Music is definitely a strident science to master: to some it would simply be as if Condon is continuing to flex his muscles into different, new theory. It goes without saying that the second half of that aforementioned album, the Holland section, was a poppier side of Condon’s on display: electronic if you’d like. But while a musician’s own passions and desires are something to take not of, Beirut has never been about conforming to the tendencies of today but rather, Condon and Co. have pulled the reigns and tightened the structure with a new album in The Rip Tide that pulses with more tremendous musicianship and strong song craft.
Regarding the classical side of his craft, Condon fills the music with horns that join hands with their corresponding partners for fluid sentiments. The opening song, “A Candle’s Fire,” burns with burrowing tubas and trombones that blow down the doors while the trumpets flutter above. The shaking of the percussion drives a choir of horns as they reach the middle where Condon’s voice continues to melt within. It’s not as if The Rip Tide is the combination of previous efforts but more an extension, an addition, to the greater Beirut efforts of the past. When you hear the distinct bell of a trumpet and stomping piano on “Vagabond” it’s obvious that Condon has developed his own, distinct bell to ring.
Even the album’s closure, “Cuixmala,” is the culminating ring of horns paraded around and around in one huge circle of sound. Like Sufjan Stevens, Condon arranges the meeting place while the instruments control the journey on getting there and in the end, a fitting close. The smooth tapping entrance of “East Harlem” recalls the fantastic sonic scope that Condon’s music can reach and with a crown of horns for support it’s easily one of the album’s highlights. Soft and strumming along the growing of sounds it’s decorated with soaring vocals and a melody that ticks and tocks like a clock. In circular motion, Condon steers the band through a climactic ending that finds the instruments all connecting at the closing junction.

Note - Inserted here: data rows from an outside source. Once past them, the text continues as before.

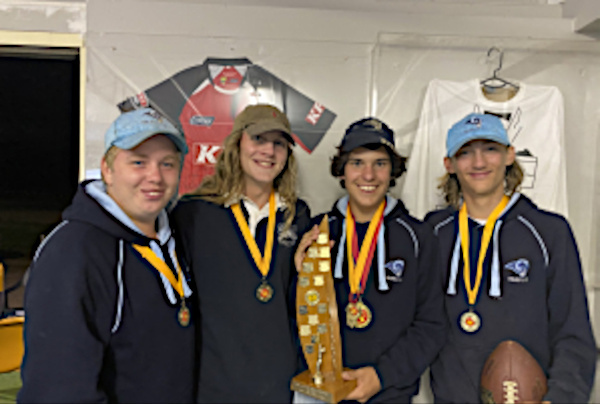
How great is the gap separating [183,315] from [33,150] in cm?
185

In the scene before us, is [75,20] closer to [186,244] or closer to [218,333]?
[186,244]

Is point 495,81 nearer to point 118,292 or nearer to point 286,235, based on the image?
point 286,235

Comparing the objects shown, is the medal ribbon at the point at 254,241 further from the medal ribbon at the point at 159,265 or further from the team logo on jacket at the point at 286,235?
the medal ribbon at the point at 159,265

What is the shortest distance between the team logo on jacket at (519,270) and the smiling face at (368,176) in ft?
1.98

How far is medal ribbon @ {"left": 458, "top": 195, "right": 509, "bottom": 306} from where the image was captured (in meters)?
1.73

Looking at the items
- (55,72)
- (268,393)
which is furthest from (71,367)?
(55,72)

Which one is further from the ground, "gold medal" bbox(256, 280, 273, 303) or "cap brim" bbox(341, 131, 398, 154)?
"cap brim" bbox(341, 131, 398, 154)

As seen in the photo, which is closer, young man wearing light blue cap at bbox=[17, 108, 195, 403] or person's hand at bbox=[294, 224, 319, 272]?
young man wearing light blue cap at bbox=[17, 108, 195, 403]

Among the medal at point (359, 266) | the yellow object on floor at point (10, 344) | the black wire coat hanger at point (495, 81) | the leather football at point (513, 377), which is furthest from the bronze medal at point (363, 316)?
the yellow object on floor at point (10, 344)

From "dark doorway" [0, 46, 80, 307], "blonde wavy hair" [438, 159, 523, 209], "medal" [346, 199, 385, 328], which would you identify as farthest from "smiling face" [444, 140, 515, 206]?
"dark doorway" [0, 46, 80, 307]

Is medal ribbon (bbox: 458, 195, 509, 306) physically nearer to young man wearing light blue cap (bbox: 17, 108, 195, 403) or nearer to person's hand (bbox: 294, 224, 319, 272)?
person's hand (bbox: 294, 224, 319, 272)

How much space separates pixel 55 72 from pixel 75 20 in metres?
Result: 0.34

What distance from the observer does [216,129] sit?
93.9 inches

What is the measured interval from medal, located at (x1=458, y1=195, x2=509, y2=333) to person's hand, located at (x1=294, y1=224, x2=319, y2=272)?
0.68m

It’s hard to remember that Beirut has been around now for five years. Through that time the band has continued to work in relentless pace with music that is still being discovered today. Even with The Rip Tide there is plenty to be said about the way Condon is able to deliver terrifically solid music by way of a classically-enhanced view. Such music deserves strong praise, even when it’s simply another great album to hear from one of music’s many rising stars.